-- INPUT DATA follows --
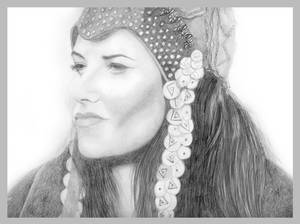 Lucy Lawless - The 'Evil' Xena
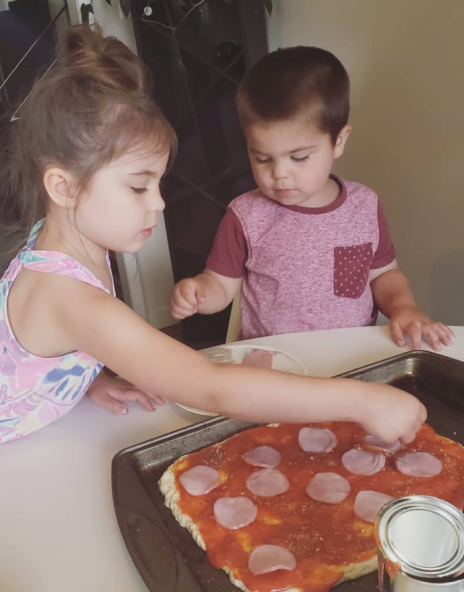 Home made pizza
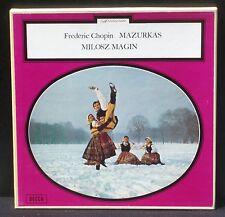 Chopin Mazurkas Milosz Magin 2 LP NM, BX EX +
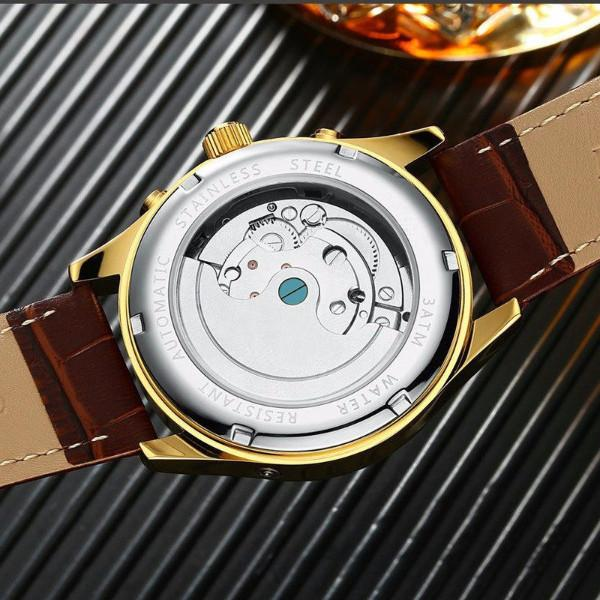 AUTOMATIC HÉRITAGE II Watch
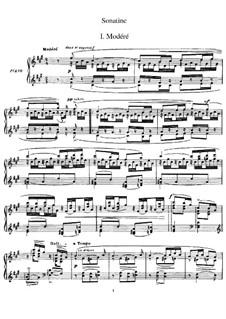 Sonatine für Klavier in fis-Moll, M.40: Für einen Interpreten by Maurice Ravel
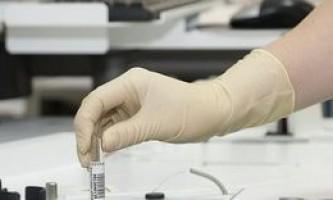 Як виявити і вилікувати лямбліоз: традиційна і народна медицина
-- INPUT DATA concluded --
Leave out all pictures and retype precisely the lines that run from the line containing "Sonatine für Klavier" to the last line of the records.

- _ANSWER SPACE_
 Sonatine für Klavier in fis-Moll, M.40: Für einen Interpreten by Maurice Ravel
 Як виявити і вилікувати лямбліоз: традиційна і народна медицина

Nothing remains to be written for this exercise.